Nintendogs + Cats
Get out claws.
Lure Coursing, meanwhile, is a basic mini-game where you wind a lure with the stylus to tempt your pup across an obstacle course, and there's also a self-explanatory frisbee competition. They start off simple, but there are five difficulty levels that will take at least a couple of weeks to get through. Working your way through them is the only way to earn money for more stuff, so you'll need to practice fetch in the park or head to the gym for agility training whilst out on walks.

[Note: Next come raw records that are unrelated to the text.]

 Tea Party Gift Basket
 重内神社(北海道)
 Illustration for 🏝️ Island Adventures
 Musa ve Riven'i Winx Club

After a while you'll be able to afford a second pet – you can have up to three at a time – at which point you finally have the option to own a cat. The bad news for cat people is that the kittens in Nintendogs + Cats are strictly a sideshow. You can't teach them tricks, or take them out on walks, or enter them in competitions. They don't even bother responding to their names. I spent days saving up Albert's meagre competition winnings to afford a kitten, and then she basically ignored me, inevitably choosing to sun herself on the windowsill rather than play with any of the things I tempted her with. (This is, of course, entirely realistic.)
There's no sense of obligation to Nintendogs, which is definitely a good thing, but then there's no sense of purpose either. You can only enter each competition twice per day, which means that you can only really play for about 40 minutes a day before you run out of things to do. It's obviously not a game designed for intensive hours-long sessions, but it doesn't do quite enough to sustain your interest beyond the first week or so.

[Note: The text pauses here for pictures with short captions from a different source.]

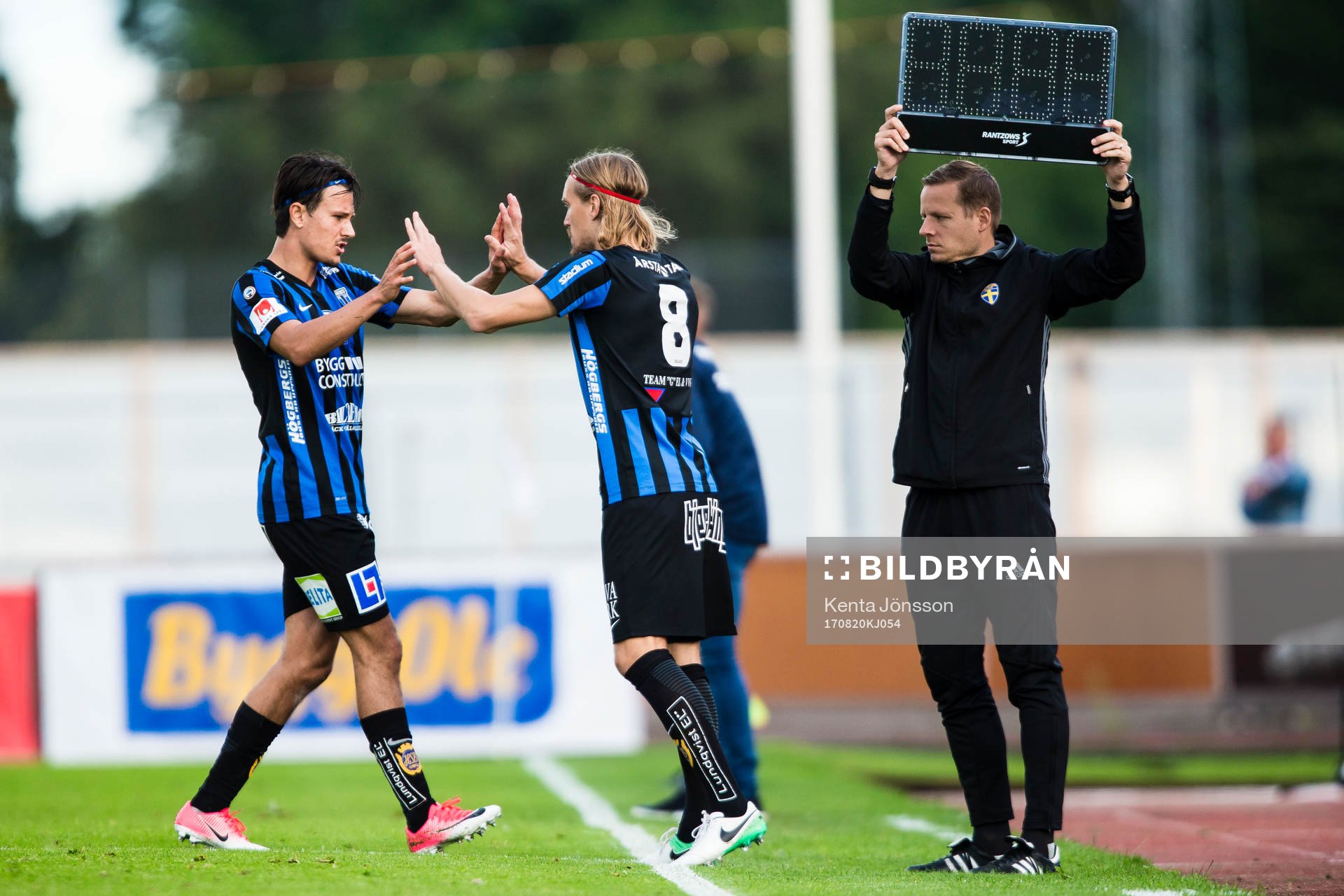 Sirius Stefano Vecchia byts ut mot Kim Skoglund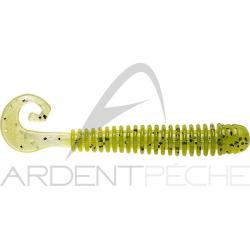 Leurre souple REINS G Tail saturn 2.5 B16 Dos vert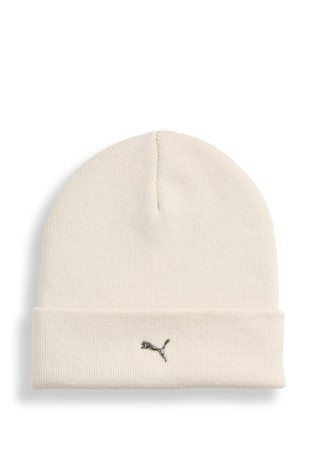 Puma Cat unisex pletena kapa s metalnim logotipom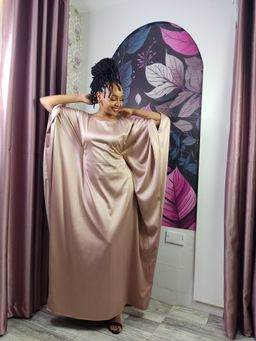 Champagne Modest Luxury Kaftan 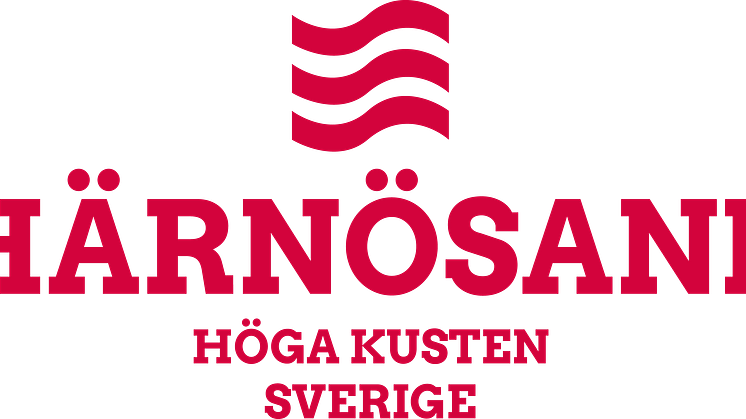 Platslogotyp Härnösand Höga Kusten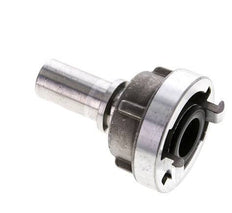 25-D (31 mm) Gesmeed Aluminium Storz-koppeling 19 mm Slangpilaar Draaibaar voor Klemschaal Montage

In previous Nintendogs games, for instance, you could find random presents whilst out on walks. These remain in Nintendogs + Cats, but instead of new items you get junk like sticks and plastic bottles, which can eventually be traded in for toys. It's much less immediately rewarding. Without that element of random chance, Nintendogs + Cats doesn't have the Animal Crossing-esque collector's compulsiveness of its predecessor.
It does have some super comedy hats and wigs, though. And as someone who was once a nine-year-old girl, I understand that there's a large section of Nintendogs' audience for whom the slim entertainment pickings on offer will be entirely sufficient. Who cares if it doesn't really go anywhere when it's this lovable right from the off?
Nintendogs + Cats is gentle, sweet, calming and very, very slight. It does what it sets out to do with perfect efficiency, targeting the brain's fragile cuteness receptors with merciless precision. It is a game constructed of gentle routine punctuated by organic, unexpected moments, never demanding much from you in return for its simple, innocent pleasures. It's exactly what you expect, then – but that's certainly no bad thing.